* **Work request**
Continue the passage on how bits are read from and written to a diskette, picking up right after its last sentence.
*** Reading passage ***
To graphically show how bits are
stored and retrieved, we must take
certain liberties. The diagrams are
a representation of what functionally
occurs within the disk drive. For
the purposes of our presentation, the
hardware interface
to the diskette will be
represented as an eight bit "data latch".
While the hardware involves
considerably more complication, from a software
standpoint it is reasonable to use
the data latch, as it accurately
embodies the function of data flow to
and from the diskette.
.sp1
*** INSERT FIGURE 3.5 HERE ***
Figure 3.5 shows the three bits, 101,
being read from the diskette data
stream into the data latch. Of
course another five bits would be
read to fill the latch. As can be
seen, the data is separated from the
clock bits. This task is done by the
hardware and is shown more for
accuracy than for its importance to
our discussion.
Writing data can be depicted in much
the same way (see Figure 3.6).
The clock bits which
were separated from the data must now
be interleaved with the data as it is
written. It should be noted that,
while in write mode, zeros are being
brought into the data latch to
replace the data being written. It
is the task of the software to make
sure that the latch is loaded and
instructed to write in 32
cycle intervals. If not, zero bits
will continue to be written every four
cycles, which is, in fact, exactly
how self-sync bytes are created.
Self-sync bytes will be covered in
detail shortly.
*** End of Reading passage ***
*** Data below ***
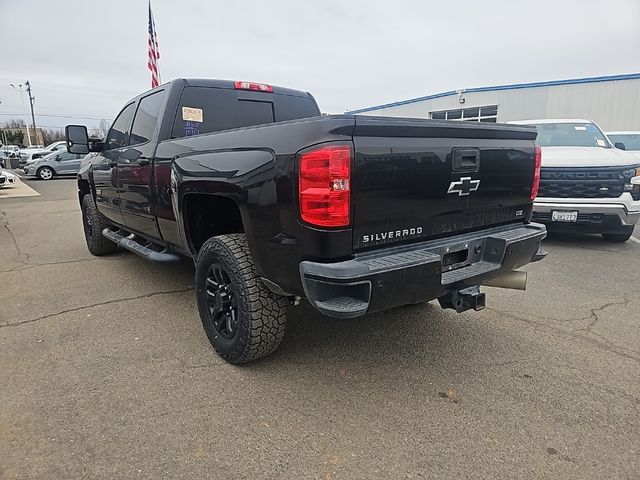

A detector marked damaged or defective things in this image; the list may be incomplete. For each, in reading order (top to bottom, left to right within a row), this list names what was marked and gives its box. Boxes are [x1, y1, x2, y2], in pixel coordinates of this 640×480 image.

crack in pavement [0, 286, 195, 328]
*** End of Data below ***
* **Written answer**
.sp1
*** INSERT FIGURE 3.6 HERE ***
A "field" is made up of a group of
consecutive
bytes. The number of bytes varies,
depending upon the nature of the
field. The two types of fields
present on a diskette are the Address
Field and the Data Field. They are
similar in that they both contain a
prologue, a data area, a checksum, and
an epilogue. Each field on a track is
separated from adjacent fields by a
number of bytes. These areas of
separation are called "gaps" and are
provided for two reasons. One, they
allow the updating of one field
without affecting adjacent fields (on
the Apple, only data fields are
updated). Secondly, they allow the
computer time
to decode the address field before
the corresponding data field can pass
beneath the read/write head.
All gaps are primarily alike in
content, consisting of self-sync
hexadecimal FF's, and vary only in
the number of bytes they contain.
Figure 3.7 is a diagram of a portion
of a typical track, broken into its
major components.
.bp
*** INSERT FIGURE 3.7 HERE ***
Self-sync or auto-sync bytes are
special bytes that make up the three
different types of gaps on a track.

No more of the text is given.